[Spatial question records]
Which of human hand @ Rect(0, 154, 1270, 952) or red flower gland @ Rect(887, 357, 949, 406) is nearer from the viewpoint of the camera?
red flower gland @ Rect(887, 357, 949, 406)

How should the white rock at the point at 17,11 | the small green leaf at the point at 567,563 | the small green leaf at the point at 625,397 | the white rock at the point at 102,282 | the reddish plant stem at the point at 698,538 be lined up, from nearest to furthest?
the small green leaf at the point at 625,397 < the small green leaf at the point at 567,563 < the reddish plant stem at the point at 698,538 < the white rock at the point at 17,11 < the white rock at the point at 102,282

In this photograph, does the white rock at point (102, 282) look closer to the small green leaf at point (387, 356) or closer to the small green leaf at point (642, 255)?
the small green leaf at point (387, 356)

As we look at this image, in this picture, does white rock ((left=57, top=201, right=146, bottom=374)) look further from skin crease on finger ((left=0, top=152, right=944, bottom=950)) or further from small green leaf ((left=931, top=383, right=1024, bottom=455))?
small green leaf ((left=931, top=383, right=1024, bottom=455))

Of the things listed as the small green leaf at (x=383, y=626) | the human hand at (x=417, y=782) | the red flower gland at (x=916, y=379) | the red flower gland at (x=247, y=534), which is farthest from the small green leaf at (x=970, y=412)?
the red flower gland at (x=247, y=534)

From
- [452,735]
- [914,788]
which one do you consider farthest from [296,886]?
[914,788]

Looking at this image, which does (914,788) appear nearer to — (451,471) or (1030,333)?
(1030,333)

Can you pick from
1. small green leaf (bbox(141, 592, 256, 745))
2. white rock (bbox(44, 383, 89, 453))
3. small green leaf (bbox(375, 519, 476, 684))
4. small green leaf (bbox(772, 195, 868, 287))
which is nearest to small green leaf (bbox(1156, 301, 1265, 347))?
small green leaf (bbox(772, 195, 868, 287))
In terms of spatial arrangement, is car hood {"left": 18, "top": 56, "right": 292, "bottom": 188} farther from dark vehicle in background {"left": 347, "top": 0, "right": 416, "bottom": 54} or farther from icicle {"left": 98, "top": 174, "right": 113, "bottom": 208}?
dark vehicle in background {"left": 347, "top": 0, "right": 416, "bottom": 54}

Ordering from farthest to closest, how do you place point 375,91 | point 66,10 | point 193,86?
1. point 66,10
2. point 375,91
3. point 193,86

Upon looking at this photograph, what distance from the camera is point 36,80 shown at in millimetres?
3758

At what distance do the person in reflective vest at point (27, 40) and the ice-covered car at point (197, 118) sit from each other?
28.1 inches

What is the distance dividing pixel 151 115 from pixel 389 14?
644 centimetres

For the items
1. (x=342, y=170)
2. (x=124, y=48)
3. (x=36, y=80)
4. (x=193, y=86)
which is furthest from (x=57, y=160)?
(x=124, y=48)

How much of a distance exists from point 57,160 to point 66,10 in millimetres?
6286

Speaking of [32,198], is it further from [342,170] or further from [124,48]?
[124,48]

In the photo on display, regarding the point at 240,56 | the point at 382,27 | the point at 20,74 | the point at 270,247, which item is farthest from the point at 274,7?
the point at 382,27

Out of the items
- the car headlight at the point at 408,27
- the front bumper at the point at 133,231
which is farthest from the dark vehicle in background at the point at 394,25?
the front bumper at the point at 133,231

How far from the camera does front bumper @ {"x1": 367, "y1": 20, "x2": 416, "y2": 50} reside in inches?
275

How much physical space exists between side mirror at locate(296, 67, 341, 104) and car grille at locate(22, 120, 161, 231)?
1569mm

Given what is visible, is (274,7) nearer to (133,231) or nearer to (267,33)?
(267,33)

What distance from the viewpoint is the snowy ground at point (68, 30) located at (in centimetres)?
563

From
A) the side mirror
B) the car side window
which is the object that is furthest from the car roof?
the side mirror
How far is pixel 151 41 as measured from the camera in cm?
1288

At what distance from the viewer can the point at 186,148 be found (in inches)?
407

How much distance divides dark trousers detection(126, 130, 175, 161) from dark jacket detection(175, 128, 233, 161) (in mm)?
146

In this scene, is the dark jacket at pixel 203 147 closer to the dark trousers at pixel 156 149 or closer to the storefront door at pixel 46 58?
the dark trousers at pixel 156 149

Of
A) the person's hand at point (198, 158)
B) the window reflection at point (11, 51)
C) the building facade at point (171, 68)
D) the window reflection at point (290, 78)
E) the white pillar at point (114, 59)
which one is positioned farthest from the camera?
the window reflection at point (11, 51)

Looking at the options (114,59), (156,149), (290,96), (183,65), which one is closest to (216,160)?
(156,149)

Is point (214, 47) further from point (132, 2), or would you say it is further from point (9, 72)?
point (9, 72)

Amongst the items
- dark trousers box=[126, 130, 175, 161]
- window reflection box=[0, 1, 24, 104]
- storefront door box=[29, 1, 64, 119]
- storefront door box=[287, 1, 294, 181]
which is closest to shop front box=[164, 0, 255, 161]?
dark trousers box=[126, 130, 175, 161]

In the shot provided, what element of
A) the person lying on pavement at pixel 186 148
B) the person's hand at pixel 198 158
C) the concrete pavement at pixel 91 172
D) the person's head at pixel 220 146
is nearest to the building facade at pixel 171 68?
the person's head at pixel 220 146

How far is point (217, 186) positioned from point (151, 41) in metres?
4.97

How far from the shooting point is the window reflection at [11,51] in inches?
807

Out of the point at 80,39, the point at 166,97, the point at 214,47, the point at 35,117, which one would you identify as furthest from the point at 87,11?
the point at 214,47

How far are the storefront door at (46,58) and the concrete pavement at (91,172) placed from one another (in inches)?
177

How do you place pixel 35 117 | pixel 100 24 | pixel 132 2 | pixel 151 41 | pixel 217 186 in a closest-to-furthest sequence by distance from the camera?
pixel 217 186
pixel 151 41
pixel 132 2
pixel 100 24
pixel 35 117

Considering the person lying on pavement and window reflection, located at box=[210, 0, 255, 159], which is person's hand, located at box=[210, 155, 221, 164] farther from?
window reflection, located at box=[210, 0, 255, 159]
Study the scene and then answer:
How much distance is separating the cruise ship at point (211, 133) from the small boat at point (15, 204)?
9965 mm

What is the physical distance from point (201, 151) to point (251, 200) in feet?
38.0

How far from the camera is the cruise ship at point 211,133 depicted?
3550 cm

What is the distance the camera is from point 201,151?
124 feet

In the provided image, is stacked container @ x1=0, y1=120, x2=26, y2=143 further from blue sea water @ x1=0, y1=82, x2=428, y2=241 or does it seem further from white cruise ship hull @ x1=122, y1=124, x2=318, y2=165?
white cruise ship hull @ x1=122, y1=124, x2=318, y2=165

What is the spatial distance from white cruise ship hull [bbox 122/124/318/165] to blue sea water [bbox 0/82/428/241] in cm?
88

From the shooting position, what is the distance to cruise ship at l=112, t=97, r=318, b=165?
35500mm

__Task brief__.
Transcribe the records above exactly as they appear.

__Solution below__.
Which of human hand @ Rect(0, 154, 1270, 952) or red flower gland @ Rect(887, 357, 949, 406) is nearer from the viewpoint of the camera?
red flower gland @ Rect(887, 357, 949, 406)

How should the white rock at the point at 17,11 | the small green leaf at the point at 567,563 | the small green leaf at the point at 625,397 | the white rock at the point at 102,282 | the reddish plant stem at the point at 698,538 be lined up, from nearest to furthest?
the small green leaf at the point at 625,397 < the small green leaf at the point at 567,563 < the reddish plant stem at the point at 698,538 < the white rock at the point at 17,11 < the white rock at the point at 102,282

In this photograph, does the white rock at point (102, 282) look closer to the small green leaf at point (387, 356) or closer to the small green leaf at point (642, 255)?
the small green leaf at point (387, 356)

As we look at this image, in this picture, does white rock ((left=57, top=201, right=146, bottom=374)) look further from skin crease on finger ((left=0, top=152, right=944, bottom=950)) or further from small green leaf ((left=931, top=383, right=1024, bottom=455))?
small green leaf ((left=931, top=383, right=1024, bottom=455))

Of the things listed as the small green leaf at (x=383, y=626) | the human hand at (x=417, y=782) | the red flower gland at (x=916, y=379) | the red flower gland at (x=247, y=534), which is farthest from the small green leaf at (x=970, y=412)?
the red flower gland at (x=247, y=534)

From
- [452,735]
- [914,788]
which one do you consider farthest from [296,886]?
[914,788]

Looking at this image, which does (914,788) appear nearer to — (451,471) or (1030,333)?
(1030,333)

Can you pick from
1. small green leaf (bbox(141, 592, 256, 745))
2. white rock (bbox(44, 383, 89, 453))
3. small green leaf (bbox(375, 519, 476, 684))
4. small green leaf (bbox(772, 195, 868, 287))
which is nearest to small green leaf (bbox(1156, 301, 1265, 347))?
small green leaf (bbox(772, 195, 868, 287))
In terms of spatial arrangement, is car hood {"left": 18, "top": 56, "right": 292, "bottom": 188} farther from dark vehicle in background {"left": 347, "top": 0, "right": 416, "bottom": 54} or farther from icicle {"left": 98, "top": 174, "right": 113, "bottom": 208}?
dark vehicle in background {"left": 347, "top": 0, "right": 416, "bottom": 54}

Ordering from farthest to closest, how do you place point 375,91 | point 66,10 | point 193,86?
1. point 66,10
2. point 375,91
3. point 193,86

Upon looking at this photograph, what distance from the camera is point 36,80 shown at in millimetres?
3758

At what distance do the person in reflective vest at point (27, 40) and the ice-covered car at point (197, 118) sit from each other?
28.1 inches

What is the distance dividing pixel 151 115 from pixel 389 14?
644 centimetres

For the items
1. (x=342, y=170)
2. (x=124, y=48)
3. (x=36, y=80)
4. (x=193, y=86)
which is furthest from (x=57, y=160)?
(x=124, y=48)

How much of a distance exists from point 57,160 to point 66,10 in millimetres?
6286

Speaking of [32,198], is it further from [342,170] or further from [124,48]?
[124,48]

In the photo on display, regarding the point at 240,56 | the point at 382,27 | the point at 20,74 | the point at 270,247, which item is farthest from the point at 274,7?
the point at 382,27

Out of the items
- the car headlight at the point at 408,27
- the front bumper at the point at 133,231
which is farthest from the dark vehicle in background at the point at 394,25?
the front bumper at the point at 133,231

How far from the camera does front bumper @ {"x1": 367, "y1": 20, "x2": 416, "y2": 50} reside in inches?
275

How much physical space exists between side mirror at locate(296, 67, 341, 104) and car grille at locate(22, 120, 161, 231)?
1569mm

Given what is visible, is (274,7) nearer to (133,231) or nearer to (267,33)?
(267,33)

What distance from the viewpoint is the snowy ground at point (68, 30) located at (in centimetres)?
563

From
A) the side mirror
B) the car side window
which is the object that is furthest from the car roof?
the side mirror
How far is pixel 151 41 as measured from the camera in cm?
1288

At what distance from the viewer can the point at 186,148 be found (in inches)?
407

How much distance divides dark trousers detection(126, 130, 175, 161) from dark jacket detection(175, 128, 233, 161) (in mm)?
146

In this scene, is the dark jacket at pixel 203 147 closer to the dark trousers at pixel 156 149 or closer to the storefront door at pixel 46 58?
the dark trousers at pixel 156 149

Of
A) the person's hand at point (198, 158)
B) the window reflection at point (11, 51)
C) the building facade at point (171, 68)
D) the window reflection at point (290, 78)
E) the white pillar at point (114, 59)
which one is positioned farthest from the camera?
the window reflection at point (11, 51)

Looking at the options (114,59), (156,149), (290,96), (183,65), which one is closest to (216,160)?
(156,149)

Is point (214, 47) further from point (132, 2), or would you say it is further from point (9, 72)?
point (9, 72)

Amongst the items
- dark trousers box=[126, 130, 175, 161]
- window reflection box=[0, 1, 24, 104]
- storefront door box=[29, 1, 64, 119]
- storefront door box=[287, 1, 294, 181]
which is closest to shop front box=[164, 0, 255, 161]?
dark trousers box=[126, 130, 175, 161]

In the shot provided, what element of
A) the person lying on pavement at pixel 186 148
B) the person's hand at pixel 198 158
C) the concrete pavement at pixel 91 172
D) the person's head at pixel 220 146
is nearest to the building facade at pixel 171 68?
the person's head at pixel 220 146

How far is point (217, 186) positioned from point (151, 41) in metres?
4.97

How far from the shooting point is the window reflection at [11,51] in inches?
807

Out of the point at 80,39, the point at 166,97, the point at 214,47, the point at 35,117, which one would you identify as furthest from the point at 87,11?
the point at 214,47

How far are the storefront door at (46,58) and the concrete pavement at (91,172) placed from one another (in inches)?
177

How do you place pixel 35 117 | pixel 100 24 | pixel 132 2 | pixel 151 41 | pixel 217 186 in a closest-to-furthest sequence by distance from the camera?
pixel 217 186
pixel 151 41
pixel 132 2
pixel 100 24
pixel 35 117

Considering the person lying on pavement and window reflection, located at box=[210, 0, 255, 159], which is person's hand, located at box=[210, 155, 221, 164] farther from?
window reflection, located at box=[210, 0, 255, 159]
Study the scene and then answer:
How much distance is separating the cruise ship at point (211, 133) from the small boat at point (15, 204)?
9965 mm

What is the physical distance from point (201, 151) to point (251, 200) in feet?
38.0

How far from the camera is the cruise ship at point 211,133 depicted?
3550 cm

What is the distance the camera is from point 201,151?
124 feet

In the provided image, is stacked container @ x1=0, y1=120, x2=26, y2=143 further from blue sea water @ x1=0, y1=82, x2=428, y2=241 or does it seem further from white cruise ship hull @ x1=122, y1=124, x2=318, y2=165?
white cruise ship hull @ x1=122, y1=124, x2=318, y2=165

What is the spatial distance from white cruise ship hull [bbox 122/124/318/165] to blue sea water [bbox 0/82/428/241] in cm?
88

From the shooting position, what is the distance to cruise ship at l=112, t=97, r=318, b=165?
35500mm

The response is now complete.